When Ana’s father, the emperor, is murdered, her world is shattered. Framed as his killer, Ana must flee the palace to save her life. And to clear her name, she must find her father’s murderer on her own. But the Cyrilia beyond the palace walls is far different from the one she thought she knew. Corruption rules the land, and a greater conspiracy is at work—one that threatens the very balance of her world. And there is only one person corrupt enough to help Ana get to its core: Ramson Quicktongue.
A cunning crime lord of the Cyrilian underworld, Ramson has sinister plans—though he might have met his match in Ana. Because in this story, the princess might be the most dangerous player of all.

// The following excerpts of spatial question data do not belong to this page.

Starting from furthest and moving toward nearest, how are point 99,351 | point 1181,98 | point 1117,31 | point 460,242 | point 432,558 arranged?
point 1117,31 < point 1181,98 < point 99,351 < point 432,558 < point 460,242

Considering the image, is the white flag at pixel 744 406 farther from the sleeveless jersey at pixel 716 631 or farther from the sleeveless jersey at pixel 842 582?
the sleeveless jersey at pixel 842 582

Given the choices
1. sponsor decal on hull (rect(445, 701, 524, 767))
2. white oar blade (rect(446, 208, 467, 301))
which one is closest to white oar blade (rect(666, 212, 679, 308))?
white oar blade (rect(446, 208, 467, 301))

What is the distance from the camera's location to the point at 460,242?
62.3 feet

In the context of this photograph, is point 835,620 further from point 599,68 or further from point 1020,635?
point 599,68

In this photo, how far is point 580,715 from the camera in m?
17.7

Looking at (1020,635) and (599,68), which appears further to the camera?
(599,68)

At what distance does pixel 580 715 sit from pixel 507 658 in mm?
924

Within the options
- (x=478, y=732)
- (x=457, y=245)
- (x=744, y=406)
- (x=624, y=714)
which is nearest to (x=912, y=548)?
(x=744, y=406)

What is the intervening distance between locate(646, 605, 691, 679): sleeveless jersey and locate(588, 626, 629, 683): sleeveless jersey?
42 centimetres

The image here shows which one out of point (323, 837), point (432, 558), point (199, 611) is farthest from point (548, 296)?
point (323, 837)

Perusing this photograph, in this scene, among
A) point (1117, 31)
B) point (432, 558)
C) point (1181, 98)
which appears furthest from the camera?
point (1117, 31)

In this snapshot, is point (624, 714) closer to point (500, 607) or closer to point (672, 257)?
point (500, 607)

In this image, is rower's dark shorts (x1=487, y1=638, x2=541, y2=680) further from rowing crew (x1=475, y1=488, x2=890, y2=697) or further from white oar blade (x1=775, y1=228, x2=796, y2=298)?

Per the article I linked to above, there’s a line from Tolkien in this that generated claims of plagiarism, and to be honest, I read Tolkien so long ago I can barely remember anything from it, and any similarities to the Hunger Games (to which is this being compared to) would have passed me by because neither the books nor the movies interested me.
What is Blood Heir about?
At its core, it’s about a search for a murderer, hiding in plain sight in Cyrilia. Ana is searching for Ransom when the book opens, lying her way into a prison to get information from him and the book does not let up from there.
Zhao has written this story with stellar pacing, to the point that Ana’s fear, the feeling that she is running out of time for something was felt as I turned every page.

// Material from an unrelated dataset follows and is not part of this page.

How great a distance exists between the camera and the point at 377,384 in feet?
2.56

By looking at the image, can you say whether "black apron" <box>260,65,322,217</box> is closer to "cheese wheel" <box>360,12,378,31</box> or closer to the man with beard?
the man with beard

From prison, Ransom and Ana strike a bargain that see them working together for their own ends and travelling through the country, giving readers a chance to see more of the horrors that Affinites endure. There comparison to the slavery — modern and historical — is impossible to ignore. Affinites cannot speak for fear of reprisal from their owners. There are those who become the hunters for fear of becoming the hunted.
Ana has never truly understood the horrors the Affinites endure and as she travels through the country she wonders what her father knew. I thought it was great that she began to question a man she still longed for approval from.
Her relationship with Ransom is antagonistic, and while something blooms between them by the end, I wasn’t convinced this book needed that. The push and pull between them, when they are out for their own ends, and helping the other to get there made for far more interesting characters. I will say though, it’s a slow burn — for me at least.
From my review, and the focus on Ana, you’ll see she held most of my attention in the book. That’s not to say Ransom didn’t have his own character arc, and developed across the book — I just liked Ana’s story more.
Where the book did stumble for me is the inclusion of characters like May, a young Affinite who was a plot device to get Ana to a certain place in the book and didn’t bring anything to the story for me. She had no real character arc and was essentially there to push Ana’s story forward. Part of the controversy around this book is that May was thought to be black, and her death was essentially for Ana’s benefit. Like the article pointed out, there is nothing about May that told me she was a person of colour, though I agree her role in the book was to die to push Ana’s story forward.
The last third of the book is where Zhao lets the true scope of her story out, and while the ending could have been shorter and tighter in terms of plot lines, it was entertaining to read. There are two books to go after all, and this is really just the beginning.